Stable nuclides tend to have even numbers of both neutrons and protons, as demonstrated by Iron-58 in the exercise. When we encounter nuclides with an imbalance of neutrons or protons, or if they have odd numbers of nucleons like in Niobium-92, we expect them to seek stability through radioactive decay. Nuclear stability is not just a theoretical concept; it provides practical understanding in fields ranging from energy generation to the synthesis of new elements.

Odd and Even Nucleons

The odd or even nature of the number of nucleons (protons and neutrons) within a nucleus has a profound influence on its stability. Odd numbers of either protons, neutrons, or both typically confer a level of instability to the nuclide, making it more likely to be radioactive.

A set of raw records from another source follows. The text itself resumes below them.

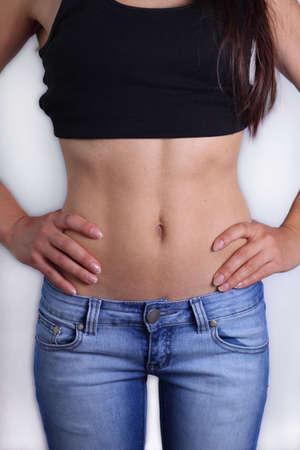 flat stomach: Bella giovane donna che mostra il suo stomaco piatto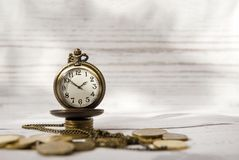 Time and money, vintage clock, pocket watch  on a pile of coins. Watch face, hands Stock Photography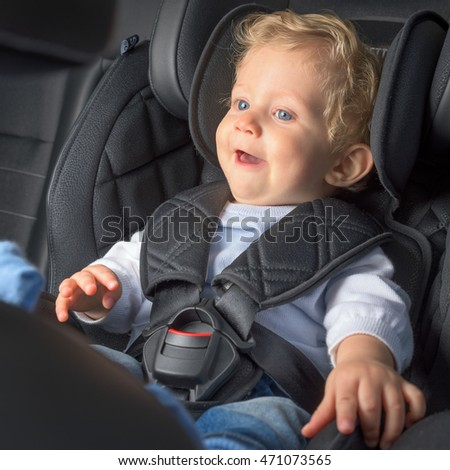 Baby boy 8 months old smiling in a safety car seat.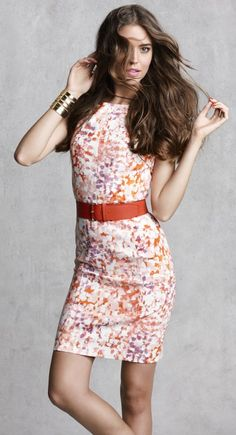 Cast in a bright, feminine palette, this color-dabbed style boasts paneled seaming details for a perfectly fitted look.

Nuclei that house even numbers of both protons and neutrons are generally more stable, a phenomenon known as the even-even effect. The exercise revealed that nuclides like Mercury-202, while showing higher N/P ratios, presented an 'even-even' scenario, which tends to associate with greater stability and sometimes creates uncertainty about their radioactivity. On the other hand, radioactivity is more confidently predicted in 'odd-odd' nuclides, such as Cobalt-60. Understanding this odd-even concept helps to simplify and clarify predictions about stability and radioactivity of the elements.